Collect and copy out each line in the rows below that contains the word "road".

* **Information shown**
● ● ●
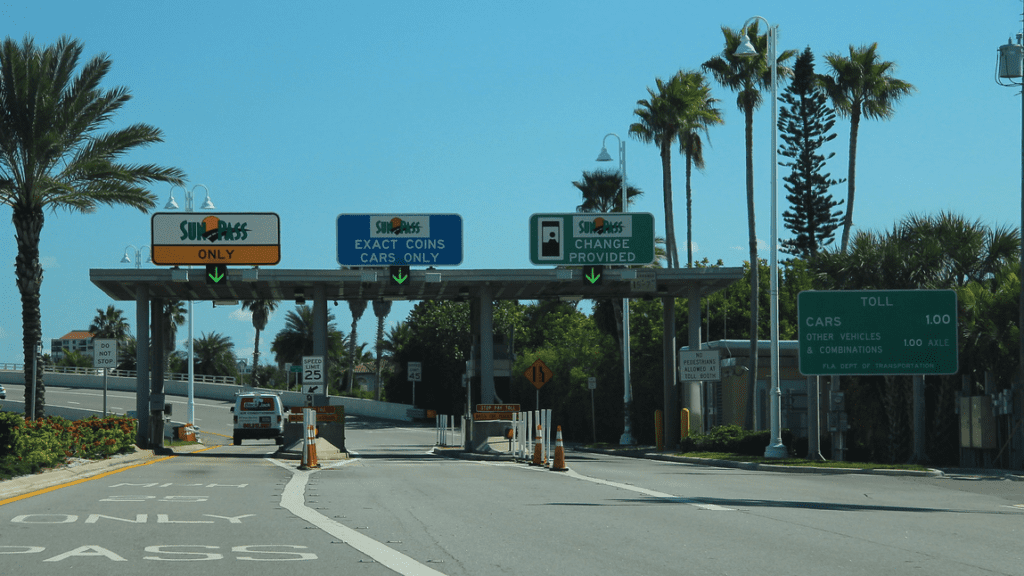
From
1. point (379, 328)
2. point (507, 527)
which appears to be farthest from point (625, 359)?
point (379, 328)

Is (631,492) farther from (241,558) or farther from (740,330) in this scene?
(740,330)

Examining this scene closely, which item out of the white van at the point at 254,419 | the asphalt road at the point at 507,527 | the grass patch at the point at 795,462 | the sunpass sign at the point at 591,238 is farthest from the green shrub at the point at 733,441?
the white van at the point at 254,419

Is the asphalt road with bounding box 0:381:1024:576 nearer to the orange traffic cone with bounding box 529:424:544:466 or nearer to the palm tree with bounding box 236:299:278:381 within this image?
the orange traffic cone with bounding box 529:424:544:466

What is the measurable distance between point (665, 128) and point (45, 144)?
23783 millimetres

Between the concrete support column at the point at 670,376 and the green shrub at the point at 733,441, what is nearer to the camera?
the green shrub at the point at 733,441

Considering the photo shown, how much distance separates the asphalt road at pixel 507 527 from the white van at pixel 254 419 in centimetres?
2515

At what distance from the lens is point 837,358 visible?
26156 millimetres

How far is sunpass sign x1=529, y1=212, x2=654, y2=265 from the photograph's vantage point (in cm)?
3269

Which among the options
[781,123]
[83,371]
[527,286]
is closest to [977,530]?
[527,286]

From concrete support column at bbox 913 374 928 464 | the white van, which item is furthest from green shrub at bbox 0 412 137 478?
concrete support column at bbox 913 374 928 464

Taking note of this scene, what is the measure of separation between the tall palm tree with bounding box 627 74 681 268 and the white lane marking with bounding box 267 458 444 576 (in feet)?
100

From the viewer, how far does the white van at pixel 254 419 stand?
1726 inches

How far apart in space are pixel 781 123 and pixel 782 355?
117 feet

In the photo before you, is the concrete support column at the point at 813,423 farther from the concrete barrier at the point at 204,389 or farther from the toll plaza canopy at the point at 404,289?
the concrete barrier at the point at 204,389
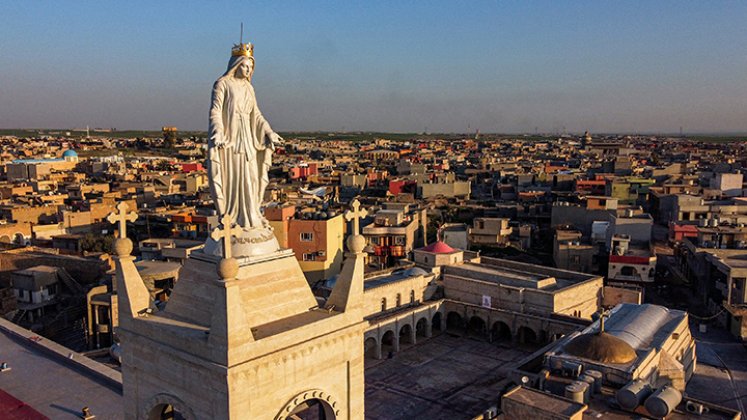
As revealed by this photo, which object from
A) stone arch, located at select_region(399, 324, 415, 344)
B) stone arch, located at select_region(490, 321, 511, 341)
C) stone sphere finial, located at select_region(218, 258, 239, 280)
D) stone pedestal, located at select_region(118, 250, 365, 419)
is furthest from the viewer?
stone arch, located at select_region(490, 321, 511, 341)

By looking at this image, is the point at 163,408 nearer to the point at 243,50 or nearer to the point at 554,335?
the point at 243,50

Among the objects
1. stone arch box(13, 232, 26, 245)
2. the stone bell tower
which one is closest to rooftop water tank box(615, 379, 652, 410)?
the stone bell tower

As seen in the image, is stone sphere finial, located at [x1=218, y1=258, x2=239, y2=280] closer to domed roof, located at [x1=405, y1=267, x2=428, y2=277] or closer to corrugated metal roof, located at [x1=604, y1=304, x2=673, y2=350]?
corrugated metal roof, located at [x1=604, y1=304, x2=673, y2=350]

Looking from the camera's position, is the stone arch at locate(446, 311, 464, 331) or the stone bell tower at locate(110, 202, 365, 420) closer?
the stone bell tower at locate(110, 202, 365, 420)

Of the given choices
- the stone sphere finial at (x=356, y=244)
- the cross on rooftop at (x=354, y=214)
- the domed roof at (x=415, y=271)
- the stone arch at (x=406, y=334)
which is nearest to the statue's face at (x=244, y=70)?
the cross on rooftop at (x=354, y=214)

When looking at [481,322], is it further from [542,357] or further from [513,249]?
[513,249]

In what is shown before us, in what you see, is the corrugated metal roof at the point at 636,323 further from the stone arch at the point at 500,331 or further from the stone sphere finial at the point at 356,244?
● ● ●
* **Task result**
Examining this scene closely, which item out of the white van at the point at 254,419 | the asphalt road at the point at 507,527 | the grass patch at the point at 795,462 | the sunpass sign at the point at 591,238 is farthest from the green shrub at the point at 733,441?
Is the asphalt road with bounding box 0:381:1024:576 nearer to the orange traffic cone with bounding box 529:424:544:466 or nearer to the palm tree with bounding box 236:299:278:381 within this image?
Considering the photo shown, how much distance separates the asphalt road at pixel 507 527 from the white van at pixel 254 419 in centimetres?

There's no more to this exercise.